Results highlight competitive accuracy on benchmarks such as MedQA, surpassing several commercial LLMs and encouraging further open collaboration in medical AI.

"MEDITRON-70B: Scaling Medical Pretraining for LLMs"

Introduction

The paper "MEDITRON-70B: Scaling Medical Pretraining for LLMs" systematically outlines the development of Meditron, a large-scale medical LLM based on Llama-2, enhanced for medical domains with 7B and 70B parameters. This open-source solution aims to bridge the gap between the capabilities of proprietary LLMs like GPT-4 and accessible models tailored for medical purposes. The model leverages continued pretraining techniques on a carefully curated medical corpus, assessing its performance through standard benchmarks designed for medical reasoning.

Model Architecture

Meditron builds upon Llama-2 architecture, enhanced through Nvidia's Megatron-LM toolkit for distributed training. This infrastructure ensures that Meditron can scale efficiently across GPUs in a cluster, employing techniques such as Data Parallelism (DP), Pipeline Parallelism (PP), and Tensor Parallelism (TP). The adapted use of Activation Recompute and FlashAttention reduces memory footprint and speeds up training iterations.

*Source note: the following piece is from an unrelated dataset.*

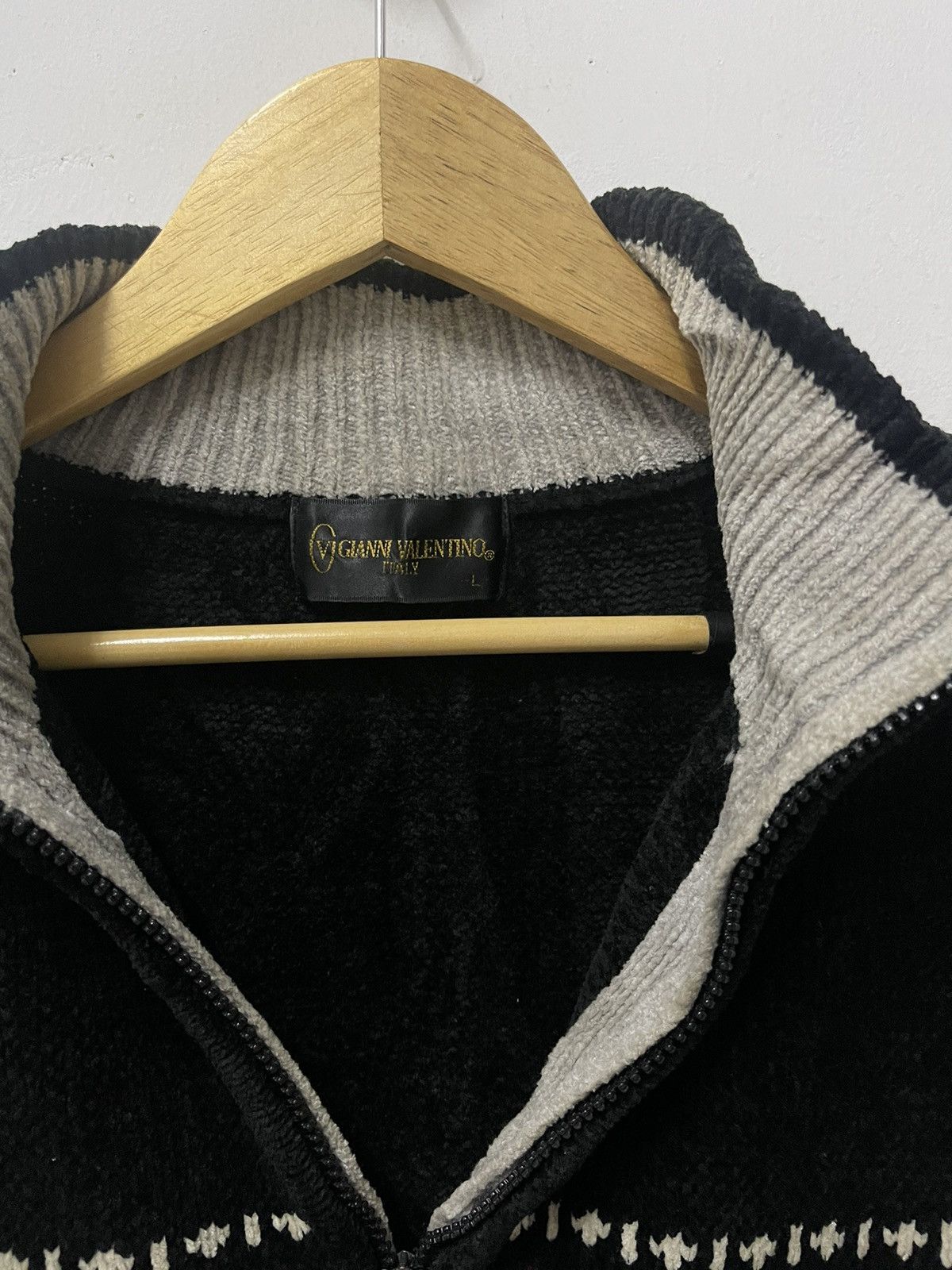 Gianni Valentino Gianni Valentino Knit Sweater Quarter Zipper Size US L / EU 52-54 / 3 - 7 Thumbnail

Figure 1: Meditron. The complete pipeline for continued pretraining, supervised finetuning, and evaluation of Meditron-7B and Meditron-70B.

Training Data

Meditron's pretraining corpus, GAP-replay, includes 48.1B tokens sourced from high-quality medical datasets. The core datasets consist of clinical guidelines, PubMed articles, abstracts, and replay data from general domains to prevent catastrophic forgetting. This comprehensive dataset stands out for its rigorous curation process, ensuring the high quality expected of clinical guidelines and practice recommendations.

Pretraining Methodology

Figure 2: Training and validation loss during continued pretraining of the Meditron-70B model.

The pretraining strategy incorporated a mixture of medical literature and general domain content (Replay). Meditron exhibits enhanced proficiency in language modeling through a stringent validation process, confirming steady loss reduction as depicted in the training curves.

Results on Medical Benchmarks

Figure 3: Meditron-70B's performance on MedQA Meditron-70B achieves an accuracy of 70.2\% on USMLE-style questions in the MedQA (4 options) dataset.

Meditron-70B achieves competitive performance on benchmarks like MedQA, MedMCQA, PubMedQA, and MMLU-Medical. Notably, Meditron surpasses several commercial LLMs, including GPT-3.5, and approaches within 5-10% of GPT-4 and Med-PaLM-2 on demanding tasks, affirming its robustness in medical reasoning.

Figure 4: Main results of Meditron against commercial LLMs. We compare Meditron-70B's performance on four medical benchmarks against larger commercial LLMs.

Deployment Implications

Meditron's open-source release includes pretrained models and corresponding datasets, encouraging community engagement and further development in domain-specific areas. This accessibility aims to lower entry barriers and spur innovation in medical AI applications through open collaboration.

Conclusion

Meditron represents a significant step forward in making large-scale medical LLMs accessible by providing a strong, open-source alternative to proprietary models. The continued pretraining on meticulously chosen medical data showcases the potential for specialized LLMs in critical domains like healthcare, paving the way for future research on safety, ethics, and utility in medical AI applications.